— Begin Document extract —

Broadsides to Books: Jennifer Martelli’s Uncanny, Bold Collection
An Uncanny Read, Not for the Faint of Heart
The Uncanny Valley
Jennifer Martelli
Big Table Publishing Company, 2016
$15; ISBN: 978-099698-875-9
Reviewed by Risa Denenberg
Jennifer Martelli’s book, The Uncanny Valley is indeed uncanny, if uncanny means unexpected and unexpected means startling. The term “uncanny valley” arose empirically to suggest that the more an object (such as a robot) resembles a human, the more the human tends to feel repulsion. If we pause to think about the title before entering the poems, we might guess that Martelli is playing with us by skirting the edge of verisimilitude in order to leave the reader uncomfortable, but not coming so close to that edge that we might be repulsed, or, if we are repulsed here and there, it is not too often.
But Martelli is clever, and there could also be a reversal of intention here, since the poem containing the title words informs us that,
In the uncanny
valley men wear goats’
horns painted black, gold and red
The Uncanny Valley is divided into six sections that progress from “HE” to “HE AND I;” from “THEY” to “SHE;” and from “SHE AND I” to the final section, which is titled “I.” Section by section, Martelli loosely recounts the narrator’s relationships with parents, friends, lovers, ex-partners, and children.
But ultimately, this book is not about relationships. In fact, very little about these relationships is revealed. Instead, myths and ghosts are lodged throughout these poems along with fantasies and hyperbole. We also find queries about: drugs, death and overdoses; sex, colostrum and food; a sexually blooming daughter, a mother with dementia and a dead father, about whom the writer’s feelings are somewhat to the left of ambivalent.
In other words, there are no boundaries around the subject matter; the glue that holds the book together is the treatment of the subject matter, always edgy, often angry, at times undigested, but often with amazing observations and perceptual leaps. There is a lot of pain in these poems and some of it is angry pain and some of it is thoughtless and then redacted and then thought about again. Some of the pain is hard to read, as in the poem “God as a Tiger in a Cage” where she says, “If I could rip out my mind, / I would.” And some lines are genuinely repulsive, as in these, found in “Honeymoon at the End of the Eighties:”
The clitoris, aroused and exposed, was described once as a tower or hill housing termites, made of red mud and spit.
Throughout these poems, Martelli’s dexterity lies in her power to observe closely and translate observations into images that are often remarkable and surprising, such as: “I felt the rain before it fell, like menses,” or “a black luck spider,” or “The snake has cervical eyes.” Similarly, the poems contain many unexpected, but spot-on, metaphors:
The clouds // sag with the weight of snow like a uterine wall (“Strep”)

— End Document extract —
— Begin Dataset content —

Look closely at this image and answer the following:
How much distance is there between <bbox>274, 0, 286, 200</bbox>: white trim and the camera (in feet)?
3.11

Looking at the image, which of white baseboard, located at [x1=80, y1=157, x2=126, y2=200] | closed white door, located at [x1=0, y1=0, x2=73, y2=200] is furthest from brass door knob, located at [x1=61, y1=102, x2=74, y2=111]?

— End Dataset content —

### What you need to do
A) Translate this sentence from the book review into Spanish: "But ultimately, this book is not about relationships."
B) Transcribe the passage of the book review starting with "But Martelli is" and going on through "ex-partners, and children.".

### Solution list
A) Pero, en última instancia, este libro no trata sobre las relaciones.

B)
But Martelli is clever, and there could also be a reversal of intention here, since the poem containing the title words informs us that,
In the uncanny
valley men wear goats’
horns painted black, gold and red
The Uncanny Valley is divided into six sections that progress from “HE” to “HE AND I;” from “THEY” to “SHE;” and from “SHE AND I” to the final section, which is titled “I.” Section by section, Martelli loosely recounts the narrator’s relationships with parents, friends, lovers, ex-partners, and children.